Hereinafter, the best mode for carrying out the present invention will be described with reference to the drawings.
As shown in FIG. 1, the liquid ejection device of the present invention includes a main body 20, a valve chamber 30 that is a cylindrical hole formed in the main body 20, and a switching valve 10 that is rotatably inserted in the valve chamber 30. The main element.

  In the switching valve 10, a first opening 11 is formed on the axis of one bottom surface, a second opening 12 is formed in a side surface portion, and the first opening 11 and the second opening 12 are communicated in an L shape. In the vicinity of the opening of the valve chamber 30, there is a circumferential seal A, which is sealed so that the liquid that has entered the gap between the valve chamber 30 and the switching valve 10 does not leak outside. A first port 21 is formed at the center of the bottom surface of the valve chamber 30 and communicates with a cylinder 13 formed by a cylindrical hole. The switching valve 10 is connected to the rotation shaft of the rotary actuator 29 so as to be rotatable, and can be rotated by a desired angle.

  A second port and a third port are formed in the side surface portion of the valve chamber 30, and when the inserted switching valve 10 rotates, the communication between the second opening 12 and the second port 22, and the second opening 12 And communication with the third port 23 can be switched. As shown in FIG. 5, the space on the cylinder above the dotted line α is the valve chamber, and the part below the dotted line α is the cylinder 13.

A check valve 26 composed of a ball valve body 24 and a spring 25 is installed at the second port, and the check valve 26 communicates with the liquid storage container 28 via a liquid feed tube 27. The check valve 26 is arranged so that the ball valve body presses against the valve seat on the liquid storage container side, and the liquid flows from the liquid storage container to the second port, and vice versa.
The third port communicates with the liquid discharge port via the liquid feed tube 27.
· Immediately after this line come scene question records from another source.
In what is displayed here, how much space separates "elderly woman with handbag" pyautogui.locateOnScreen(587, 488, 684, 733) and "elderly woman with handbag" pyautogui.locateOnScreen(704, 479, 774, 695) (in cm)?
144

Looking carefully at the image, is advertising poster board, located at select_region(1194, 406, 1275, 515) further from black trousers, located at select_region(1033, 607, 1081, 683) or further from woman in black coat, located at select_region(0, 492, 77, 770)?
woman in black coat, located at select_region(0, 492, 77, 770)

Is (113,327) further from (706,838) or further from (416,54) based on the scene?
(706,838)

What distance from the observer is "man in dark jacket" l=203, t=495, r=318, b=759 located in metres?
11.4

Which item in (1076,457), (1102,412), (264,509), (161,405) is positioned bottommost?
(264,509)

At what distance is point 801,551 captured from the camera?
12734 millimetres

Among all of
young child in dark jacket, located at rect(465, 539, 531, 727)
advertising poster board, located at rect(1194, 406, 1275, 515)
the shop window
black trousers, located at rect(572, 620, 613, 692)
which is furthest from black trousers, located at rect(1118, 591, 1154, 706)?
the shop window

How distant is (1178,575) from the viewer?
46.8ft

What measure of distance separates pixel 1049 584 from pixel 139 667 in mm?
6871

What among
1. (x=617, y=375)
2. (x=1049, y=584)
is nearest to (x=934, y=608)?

  A plunger 14 is inserted into the cylinder 13 with its tip facing the valve chamber 30. The rear end portion of the plunger 14 is connected to a piston 15 that reciprocally slides in a piston cylinder chamber 18 formed in the back of the cylinder 13. There are a first air opening 31 and a second air opening 32 in the vicinity of each end of the side surface of the piston cylinder chamber 18, and the plunger 14 is reciprocated by adjusting the air pressure supplied from each air opening. There is a circumferential seal B between the cylinder 13 and the piston cylinder chamber 18, and the cylinder 13 and the piston cylinder chamber 18 are separated by being slidable with respect to the plunger 14.

  A portion of the outer periphery of the piston 15 that slides with the inner wall of the piston cylinder chamber 18 has a seal C so that the air on the first air opening 31 side and the air on the second air opening 32 side do not leak to the opposite side. Yes. A stroke adjustment 16 screw is provided at the rear end of the piston cylinder chamber 18. Since the piston 15 can only move backward until it comes into contact with the tip of the screw 16, the amount of movement of the piston 15 and the plunger 14 connected thereto is determined by setting the advancement amount of the stroke adjusting screw 16. Thus, the discharge amount can be set.

Such a device operates as follows.
First, as shown in FIG. 1, the advance / retreat position of the stroke adjusting screw 16 is set in accordance with a desired discharge amount. The switching valve 10 is rotated by the rotary actuator 29 so that the second opening 12 of the switching valve 10 communicates with the second port 22, that is, the second opening 12 faces the second port 22. The first air opening 31 is opened, and air is sucked into the piston cylinder chamber 18 from the second air opening 32, whereby the plunger 14 is moved forward.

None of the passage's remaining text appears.